Back to the start of the harvest season: Our first fruits were little Royal Rosa apricots. They were better this year than in the past. I think that their water was restricted a little as they ripened. They also need to be dead-ripe before you pick them, or they are bland.

Next came Flavor Delight Apriums - nice fruits - and Royalty (Not Royal), a big, mushy fruit on wind-resistant spurs which David likes because it reminds him of his Grandpa's apricots.

Harcots started soon after Flavor Delight. Not many of them, but they were big and luscious.

Some of them are pictured above with Flavor Delight apriums, a little yellow plumcot (blushing to red) from LE Cooke wholesalers and Arctic Star nectarine. The plumcot is an interesting fruit: soft and tender.  It loses quality when it goes beyond yellow with a little blush. It has a little bit of a delicate floral flavor. At its best, it's sweet, but can also tend toward being insipid. I think of them as resembling a wild fruit. Wild fruits seem to come in two main types - highly flavored and tart or even astringent, or slightly sweet and tending toward the insipid. This fruit is closer to the latter category. Some people really like them a lot. I think they would be good combined with cranberries for a less-assertive sauce.

They tend to ripen over a very short period of time, especially in years hotter than this one. The tree is compact and attractive, with nice leaves and showier blossoms than most plums grown for fruit. It's easy to care for. It blooms late in the plum season here, and it may cross-pollinate Emerald Beaut - a prized variety of plum. It takes a few years to start blooming, and often blooms on main branches.
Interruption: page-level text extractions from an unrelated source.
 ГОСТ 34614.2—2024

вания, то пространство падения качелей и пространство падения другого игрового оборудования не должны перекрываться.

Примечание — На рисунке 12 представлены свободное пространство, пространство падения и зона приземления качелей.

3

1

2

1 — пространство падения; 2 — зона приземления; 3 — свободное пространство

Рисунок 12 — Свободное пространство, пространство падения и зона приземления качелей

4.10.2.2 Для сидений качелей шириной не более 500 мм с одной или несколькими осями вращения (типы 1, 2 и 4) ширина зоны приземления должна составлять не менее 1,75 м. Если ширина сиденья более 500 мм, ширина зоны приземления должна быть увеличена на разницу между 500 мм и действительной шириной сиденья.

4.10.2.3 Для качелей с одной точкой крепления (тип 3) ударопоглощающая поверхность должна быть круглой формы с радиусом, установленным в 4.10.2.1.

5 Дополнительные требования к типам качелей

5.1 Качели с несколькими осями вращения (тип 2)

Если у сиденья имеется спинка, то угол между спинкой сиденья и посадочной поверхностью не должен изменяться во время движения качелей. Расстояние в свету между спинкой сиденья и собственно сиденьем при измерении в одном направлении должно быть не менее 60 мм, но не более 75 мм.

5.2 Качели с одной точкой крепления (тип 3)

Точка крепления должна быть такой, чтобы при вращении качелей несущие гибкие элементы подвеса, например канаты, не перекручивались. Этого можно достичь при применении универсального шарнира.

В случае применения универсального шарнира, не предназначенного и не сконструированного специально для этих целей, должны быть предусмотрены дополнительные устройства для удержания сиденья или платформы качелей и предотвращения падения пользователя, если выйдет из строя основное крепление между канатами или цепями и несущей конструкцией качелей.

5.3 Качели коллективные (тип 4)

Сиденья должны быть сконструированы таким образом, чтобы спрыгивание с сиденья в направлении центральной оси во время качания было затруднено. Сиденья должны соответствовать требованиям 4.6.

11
Arctic Star white nectarine (the reddish fruit in the picture) are one of breeder  Floyd Zaiger's great family of super-sweet fruits. They can be enjoyed firm-ripe or soft and very sweet. The fruits should be thinned more than I thinned them this year, given ample water until they start to ripen, and protected from insects through dormant spraying, garden cleanup, etc. This will help prevent the bitter almond off-flavors and stunted fruits which can occur in white nectarines.